E2E tests are required for every new feature. Omitting them is the exception, not the rule, and requires explicit justification.

A strong signal that E2E should not be omitted: if you are adding a new XML element, a new attribute on a top-level structure, or a new public API parameter, E2E is expected.

Omission is only acceptable when all of the following hold:

  1. The change adds a minor attribute to an XML structure that is already exercised end-to-end by an existing E2E scenario for the same element.

  2. No new XML element or branch is introduced.

  3. Unit tests and round-trip tests fully cover the new behaviour.

  4. rake test passes with Open XML SDK validation included.

  5. The commit message explicitly names the existing E2E scenario that provides coverage and states why a new scenario adds no value.

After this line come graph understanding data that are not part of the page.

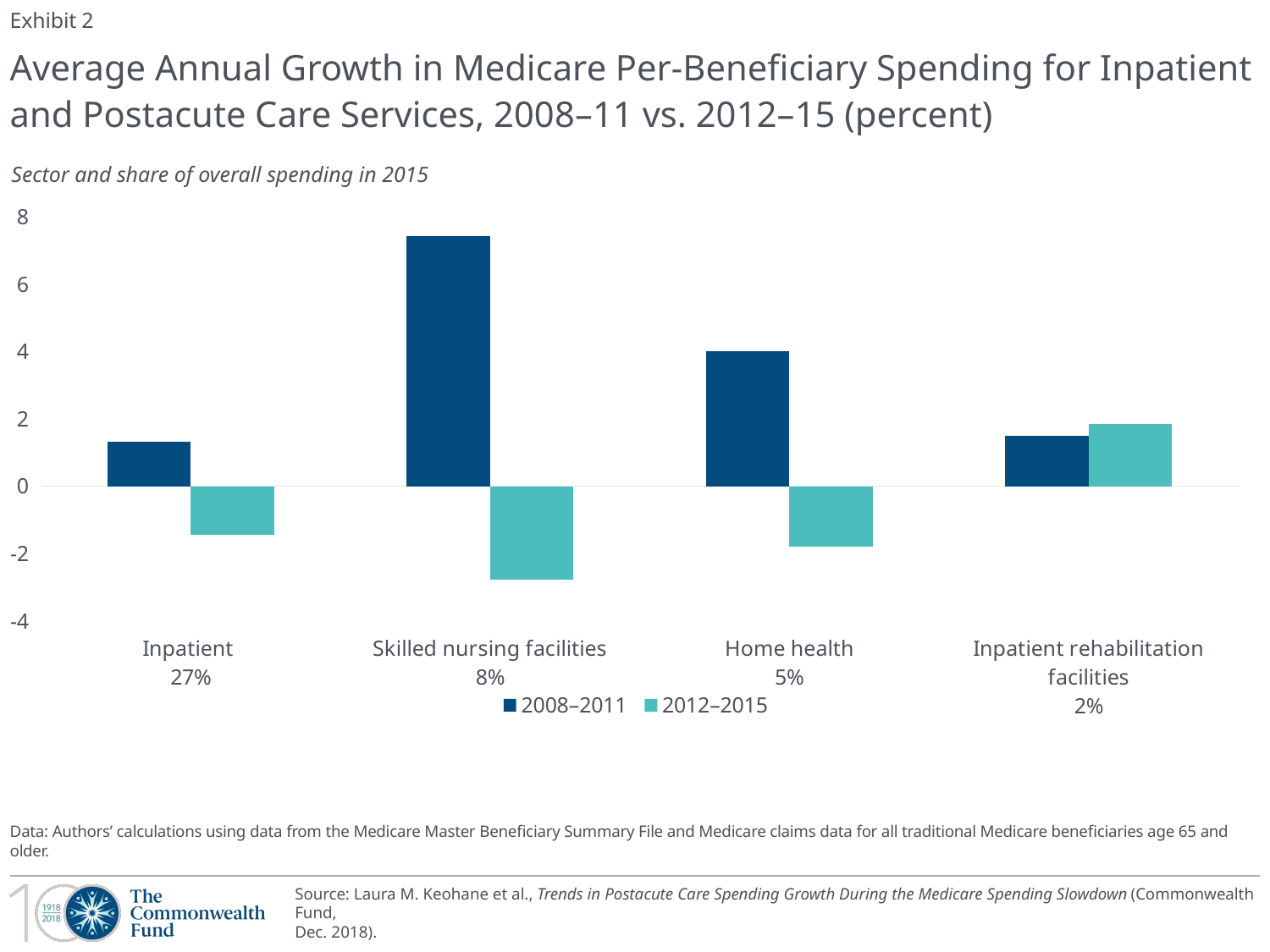
Is the 2012–2015 value for Skilled nursing facilities greater or less than -2? less Is the 2008–2011 value for Skilled nursing facilities greater or less than 6? greater How many sectors (categories) are shown on the x axis? 4 How many series does the legend list? 2 Is the 2008–2011 value for Home health greater or less than 2? greater For 2008–2011, which is larger: Skilled nursing facilities or Home health? Skilled nursing facilities Which sector has the highest average annual growth for 2012–2015? Inpatient rehabilitation facilities Which sector has the lowest (most negative) average annual growth for 2012–2015? Skilled nursing facilities Which sector is the only one with positive growth in 2012–2015? Inpatient rehabilitation facilities What kind of chart is shown on the slide? bar chart What share of overall spending in 2015 is shown for Inpatient? 27% Which sector has the highest average annual growth for 2008–2011? Skilled nursing facilities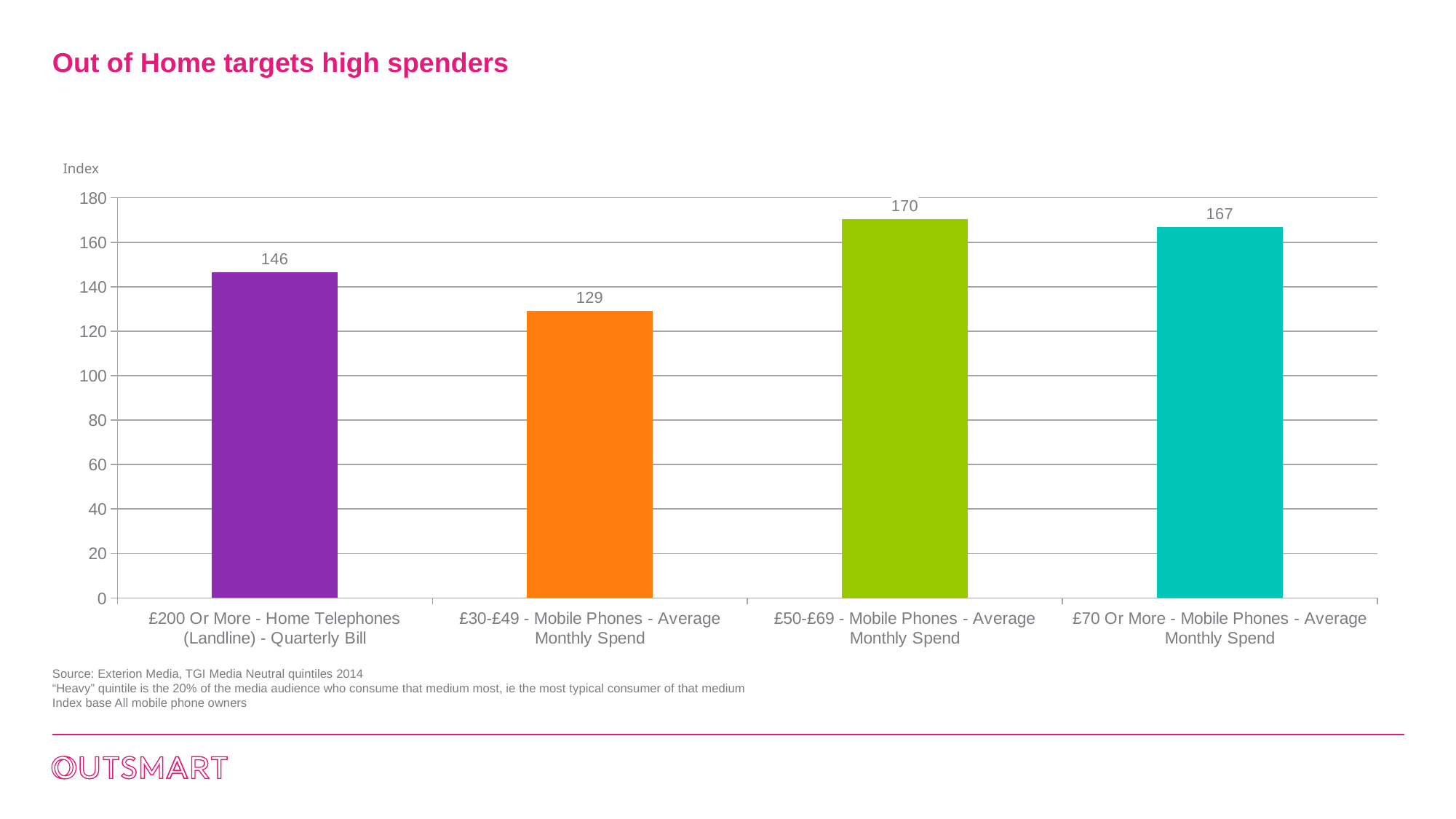
Is the index value for £30-£49 - Mobile Phones - Average Monthly Spend greater or less than 140? less Which category has the lowest index value? £30-£49 - Mobile Phones - Average Monthly Spend What is the index value for £70 Or More - Mobile Phones - Average Monthly Spend? 167 What kind of chart is shown on the slide? Bar chart What is the index value for £30-£49 - Mobile Phones - Average Monthly Spend? 129 What is the difference between the index values for £50-£69 - Mobile Phones - Average Monthly Spend and £30-£49 - Mobile Phones - Average Monthly Spend? 41 What is the title of the slide? Out of Home targets high spenders What is the index value for £200 Or More - Home Telephones (Landline) - Quarterly Bill? 146 Which is larger: the index for £200 Or More - Home Telephones (Landline) - Quarterly Bill or for £70 Or More - Mobile Phones - Average Monthly Spend? £70 Or More - Mobile Phones - Average Monthly Spend What is the index value for £50-£69 - Mobile Phones - Average Monthly Spend? 170 Which category has the highest index value? £50-£69 - Mobile Phones - Average Monthly Spend How many categories are shown in the chart? 4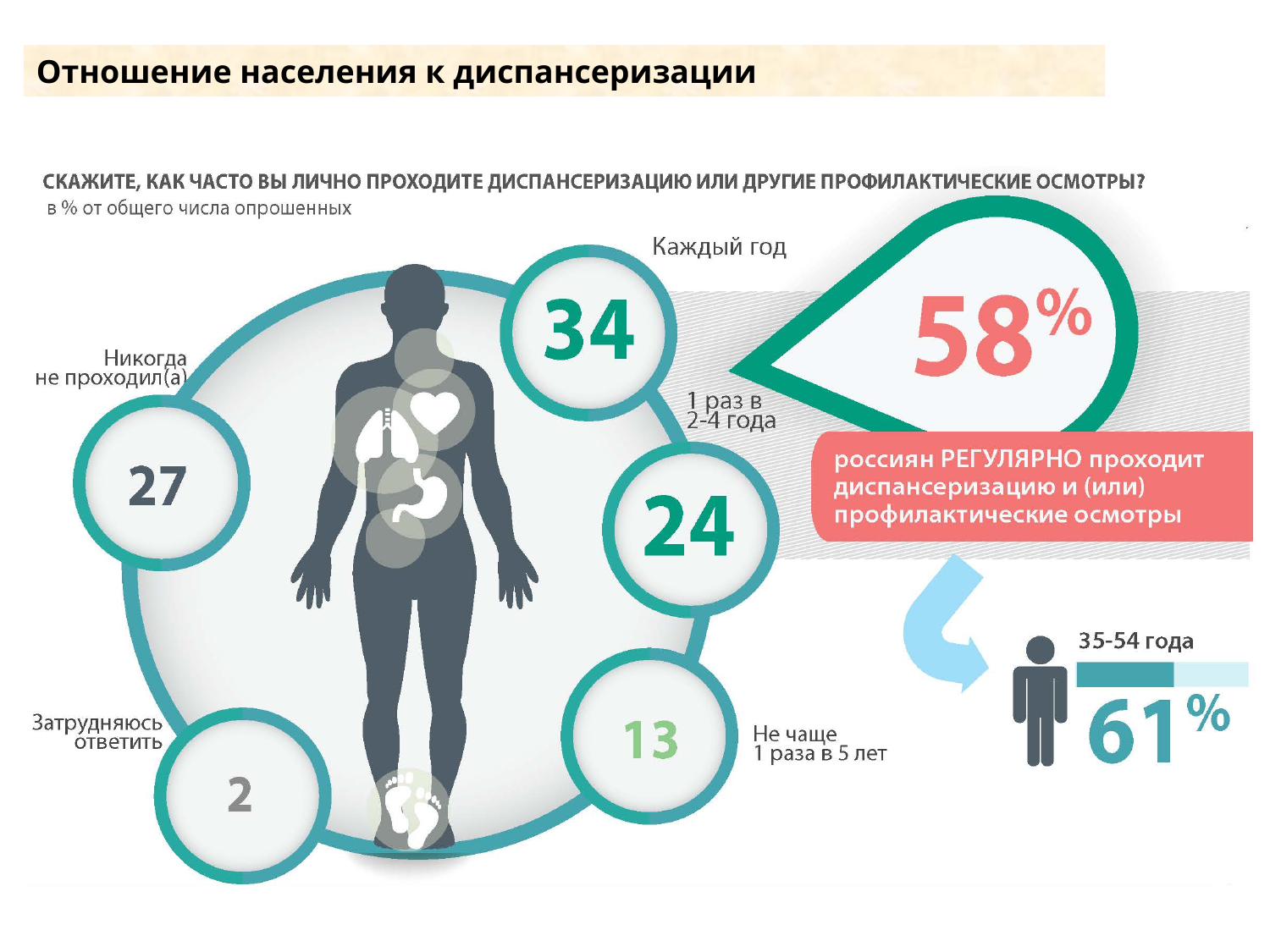
What percentage is shown for the 35-54 года age group? 61% What percentage of respondents said they undergo a check-up once every 2-4 years (1 раз в 2-4 года)? 24 Which is larger: the share answering '1 раз в 2-4 года' or the share answering 'Не чаще 1 раза в 5 лет'? 1 раз в 2-4 года What percentage of respondents said they have never undergone a check-up (Никогда не проходил(а))? 27 What percentage of Russians regularly undergo check-ups or preventive examinations, according to the highlighted callout? 58% What percentage of respondents said they undergo a check-up no more than once in 5 years (Не чаще 1 раза в 5 лет)? 13 What percentage of respondents said they undergo a check-up every year (Каждый год)? 34 Which response option has the lowest share of respondents? Затрудняюсь ответить How many response options are shown in the circles around the figure? 5 What is the difference between the share answering 'Каждый год' and the share answering 'Никогда не проходил(а)'? 7 What percentage of respondents found it difficult to answer (Затрудняюсь ответить)? 2 Which response option has the highest share of respondents? Каждый год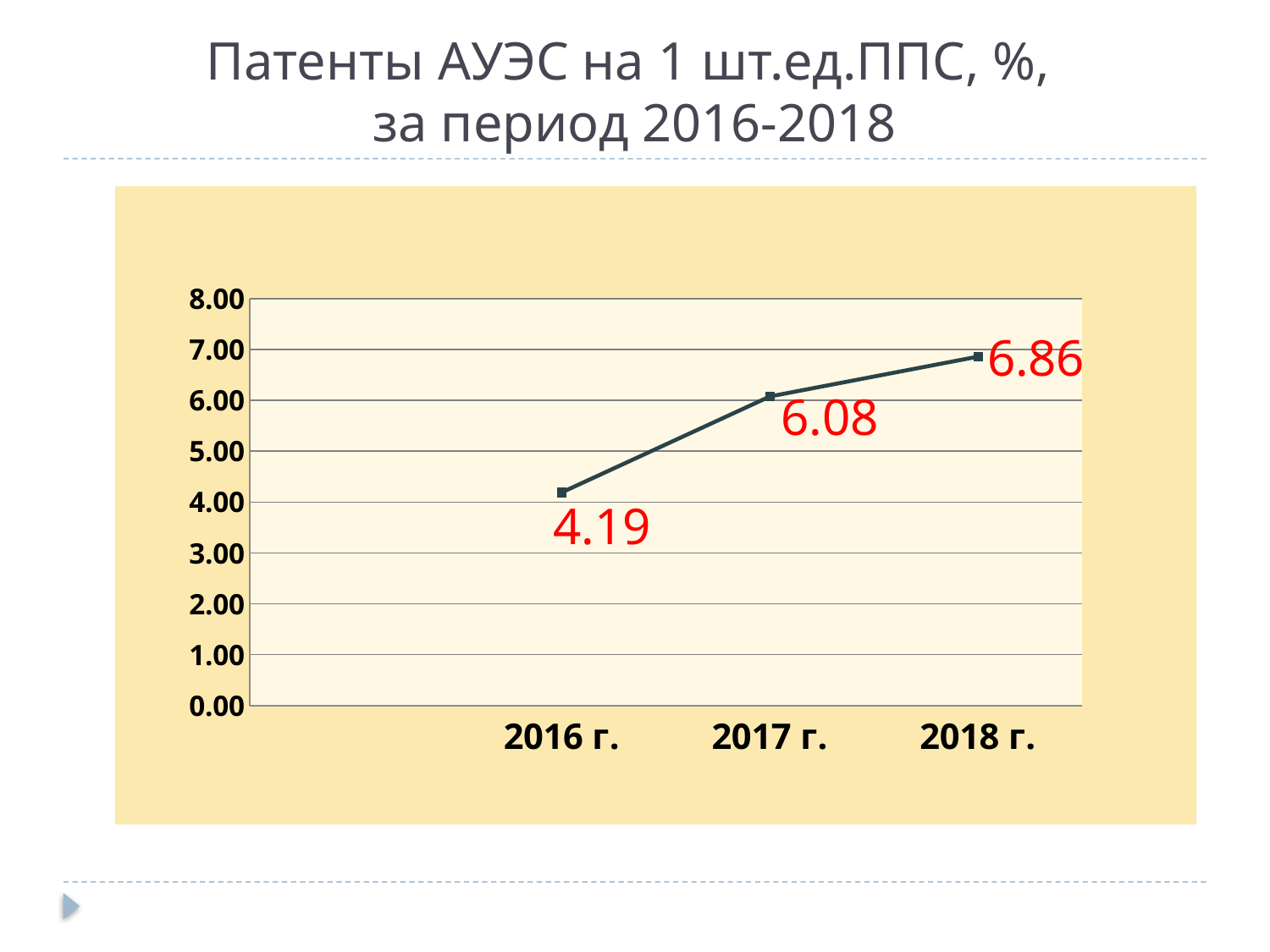
What is the difference between the values for 2018 г. and 2016 г.? 2.67 Which year has the lowest value? 2016 г. What kind of chart is shown on the slide? line chart What is the value for 2016 г.? 4.19 Which is larger, the value for 2017 г. or the value for 2018 г.? 2018 г. What is the value for 2017 г.? 6.08 Is the value for 2016 г. greater or less than 5.00? less Which year has the highest value? 2018 г. What is the difference between the values for 2017 г. and 2016 г.? 1.89 Do the values rise or fall from 2016 г. to 2018 г.? rise How many data points are plotted on the chart? 3 What is the value for 2018 г.? 6.86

To install this gem onto your local machine, run bundle exec rake install. To release a new version, update the version number in version.rb, and then run bundle exec rake release, which will create a git tag for the version, push git commits and the created tag, and push the .gem file to rubygems.org.

Contributing

Bug reports and pull requests are welcome on GitHub at github.com/niku/xlsxrb. This project is intended to be a safe, welcoming space for collaboration, and contributors are expected to adhere to the code of conduct.

License

The gem is available as open source under the terms of the MIT License.

Code of Conduct

Everyone interacting in the Xlsxrb project’s codebases, issue trackers, chat rooms and mailing lists is expected to follow the code of conduct.